Le PDG de la Formule 1, Stefano Domenicali, a déclaré que le sport pourrait ramener le Grand Prix d’Allemagne « avec le bon organisateur et la bonne offre ».
Le GP d’Allemagne ne figure plus au calendrier de la F1 depuis la saison 2020 frappée par le COVID, après laquelle le sport n’est jamais revenu dans le pays.
Hockenheim était le dernier hôte « régulier » de la course, le Nürburgring accueillant la dernière course dans la région ; le GP unique de l’Eifel.

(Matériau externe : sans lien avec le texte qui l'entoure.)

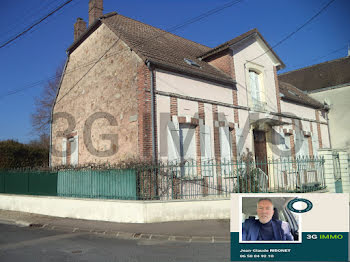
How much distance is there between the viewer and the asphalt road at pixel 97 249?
4.64 m

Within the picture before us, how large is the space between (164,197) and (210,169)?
2675mm

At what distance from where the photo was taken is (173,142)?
9727 millimetres

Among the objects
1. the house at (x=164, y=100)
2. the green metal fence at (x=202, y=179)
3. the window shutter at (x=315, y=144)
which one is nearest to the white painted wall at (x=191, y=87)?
the house at (x=164, y=100)

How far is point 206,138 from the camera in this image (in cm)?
1080

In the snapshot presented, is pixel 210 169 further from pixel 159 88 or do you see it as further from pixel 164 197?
pixel 159 88

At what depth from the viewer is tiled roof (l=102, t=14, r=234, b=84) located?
10.2 meters

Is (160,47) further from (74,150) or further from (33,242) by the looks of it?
(33,242)

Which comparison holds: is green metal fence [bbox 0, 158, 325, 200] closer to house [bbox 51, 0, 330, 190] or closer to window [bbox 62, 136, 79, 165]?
house [bbox 51, 0, 330, 190]

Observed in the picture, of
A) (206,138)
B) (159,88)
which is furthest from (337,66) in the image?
(159,88)

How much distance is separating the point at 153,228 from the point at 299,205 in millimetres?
4423

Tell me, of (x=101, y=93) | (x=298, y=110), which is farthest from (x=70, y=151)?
(x=298, y=110)

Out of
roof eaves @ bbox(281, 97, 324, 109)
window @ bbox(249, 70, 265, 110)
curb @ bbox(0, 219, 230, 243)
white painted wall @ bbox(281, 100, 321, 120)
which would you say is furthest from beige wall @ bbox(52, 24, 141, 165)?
roof eaves @ bbox(281, 97, 324, 109)

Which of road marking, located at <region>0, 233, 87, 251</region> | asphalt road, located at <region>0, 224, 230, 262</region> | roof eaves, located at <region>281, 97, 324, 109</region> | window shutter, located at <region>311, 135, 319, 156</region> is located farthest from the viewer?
window shutter, located at <region>311, 135, 319, 156</region>

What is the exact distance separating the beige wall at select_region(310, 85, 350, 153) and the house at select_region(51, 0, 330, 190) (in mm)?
3913
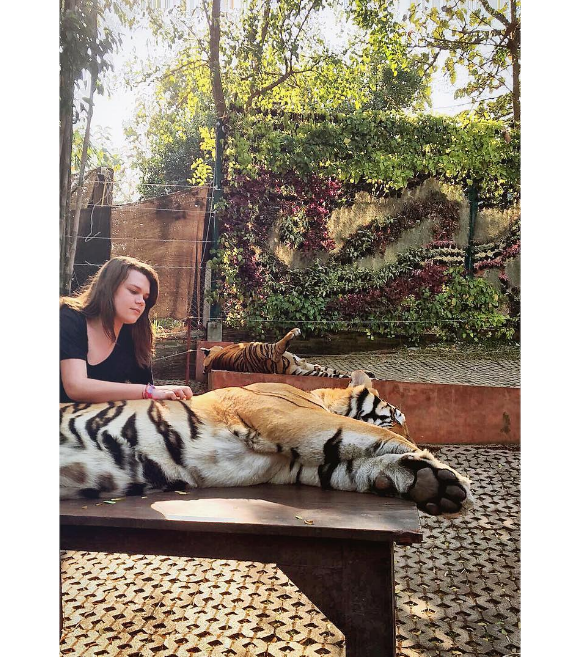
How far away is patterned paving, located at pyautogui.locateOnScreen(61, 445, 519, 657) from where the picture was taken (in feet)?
5.76

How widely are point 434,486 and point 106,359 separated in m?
1.19

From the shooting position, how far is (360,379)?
2029mm

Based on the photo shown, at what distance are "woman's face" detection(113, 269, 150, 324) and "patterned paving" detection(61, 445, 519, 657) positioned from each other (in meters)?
0.94

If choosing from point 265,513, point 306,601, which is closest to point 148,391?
point 265,513

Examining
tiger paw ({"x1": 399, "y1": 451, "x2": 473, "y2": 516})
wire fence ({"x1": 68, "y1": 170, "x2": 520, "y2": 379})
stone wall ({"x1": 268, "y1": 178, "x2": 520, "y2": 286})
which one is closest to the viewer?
tiger paw ({"x1": 399, "y1": 451, "x2": 473, "y2": 516})

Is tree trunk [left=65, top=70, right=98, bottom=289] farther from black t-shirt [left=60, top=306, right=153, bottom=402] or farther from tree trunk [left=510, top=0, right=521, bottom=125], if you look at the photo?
tree trunk [left=510, top=0, right=521, bottom=125]

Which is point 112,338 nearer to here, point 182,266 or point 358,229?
point 182,266

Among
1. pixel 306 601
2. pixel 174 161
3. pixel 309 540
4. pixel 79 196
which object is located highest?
pixel 174 161

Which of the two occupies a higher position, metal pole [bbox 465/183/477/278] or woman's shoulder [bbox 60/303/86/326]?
metal pole [bbox 465/183/477/278]

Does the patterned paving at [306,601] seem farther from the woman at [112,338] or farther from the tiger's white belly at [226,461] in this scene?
the woman at [112,338]

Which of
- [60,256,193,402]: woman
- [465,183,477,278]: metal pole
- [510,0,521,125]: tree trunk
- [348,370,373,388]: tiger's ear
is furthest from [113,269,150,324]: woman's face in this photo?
[510,0,521,125]: tree trunk

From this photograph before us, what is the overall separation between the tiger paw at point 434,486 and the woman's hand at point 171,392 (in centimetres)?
78

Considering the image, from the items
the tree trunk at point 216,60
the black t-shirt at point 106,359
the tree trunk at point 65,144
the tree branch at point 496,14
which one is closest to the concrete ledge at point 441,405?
the black t-shirt at point 106,359
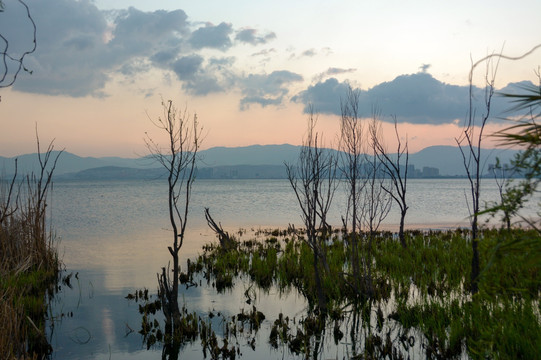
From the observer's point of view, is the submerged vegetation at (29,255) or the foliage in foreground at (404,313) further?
the submerged vegetation at (29,255)

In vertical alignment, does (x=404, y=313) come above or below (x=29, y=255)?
below

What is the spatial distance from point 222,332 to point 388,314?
3.62 metres

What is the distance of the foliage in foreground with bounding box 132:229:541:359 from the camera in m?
6.38

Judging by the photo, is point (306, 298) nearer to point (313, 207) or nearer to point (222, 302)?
point (222, 302)

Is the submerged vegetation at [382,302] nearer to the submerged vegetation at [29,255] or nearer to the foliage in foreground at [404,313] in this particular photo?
the foliage in foreground at [404,313]

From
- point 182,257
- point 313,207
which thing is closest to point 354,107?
point 313,207

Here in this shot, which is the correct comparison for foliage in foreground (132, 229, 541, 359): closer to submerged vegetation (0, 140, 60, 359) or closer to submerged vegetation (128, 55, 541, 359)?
submerged vegetation (128, 55, 541, 359)

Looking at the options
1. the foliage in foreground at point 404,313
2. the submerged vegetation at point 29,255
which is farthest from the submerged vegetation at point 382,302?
the submerged vegetation at point 29,255

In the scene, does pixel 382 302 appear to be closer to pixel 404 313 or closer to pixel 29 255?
pixel 404 313

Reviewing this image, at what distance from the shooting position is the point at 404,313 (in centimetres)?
884

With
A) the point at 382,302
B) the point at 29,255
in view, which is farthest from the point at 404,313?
the point at 29,255

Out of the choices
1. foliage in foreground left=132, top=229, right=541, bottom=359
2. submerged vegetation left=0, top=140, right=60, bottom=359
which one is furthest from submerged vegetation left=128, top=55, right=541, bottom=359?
submerged vegetation left=0, top=140, right=60, bottom=359

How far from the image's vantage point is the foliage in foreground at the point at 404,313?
20.9 ft

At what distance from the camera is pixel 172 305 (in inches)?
361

Cela dit, alors que le sport cherche à élargir son calendrier d’année en année, Domenicali n’exclut pas le retour du cirque volant de F1 dans l’un de ses lieux les plus emblématiques.
L’ancien patron de Ferrari a fait allusion à un possible retour au pays dans un avenir proche ; cependant, cela ne serait possible que sous certaines conditions strictes.
« Nous sommes ouverts et prêts à tout type de discussion », a-t-il déclaré. Magazine du sport automobile.
« Je vois des signes d’optimisme et j’espère que cela évoluera dans les mois à venir.
« Nous souhaitons retourner en Allemagne, mais avec le bon organisateur et la bonne offre. »
Une répétition d’un point de friction pour le GP d’Allemagne ?
Obtenir la « bonne offre » était la principale raison pour laquelle le sport a quitté l’Allemagne, car la F1 facture généralement des frais d’hébergement élevés sur le circuit.
En échange, le circuit vise à récupérer les coûts grâce à la vente de billets, et le gouvernement participe à la visibilité et aux avantages touristiques.
Hockenheim n’a pas réussi à répondre aux demandes de Liberty Media, ce qui a conduit la course à n’avoir lieu qu’en 2019, Mercedes ayant accepté de couvrir une partie substantielle des frais d’hébergement. Selon les rumeurs, ce montant se situerait entre 15 et 20 millions de dollars.
Un retour au tracé GP-Strecke du Nürburgring semble également être un rêve lointain en raison des exigences financières importantes.
Domenicali, cependant, n’est pas pressé de prendre une décision ; Au contraire, il a simplement poussé la balle dans le camp de l’Allemagne, leur laissant le soin de décider si ce sport a un avenir là-bas.
« Ce qui est bien, c’est que nous ne sommes pas désespérés, car nous avons de nombreuses demandes du monde entier », a affirmé Domenicali.
« Si le marché allemand ne considère pas le retour à la Formule 1 comme une priorité, nous devons l’accepter et regarder vers l’avenir. »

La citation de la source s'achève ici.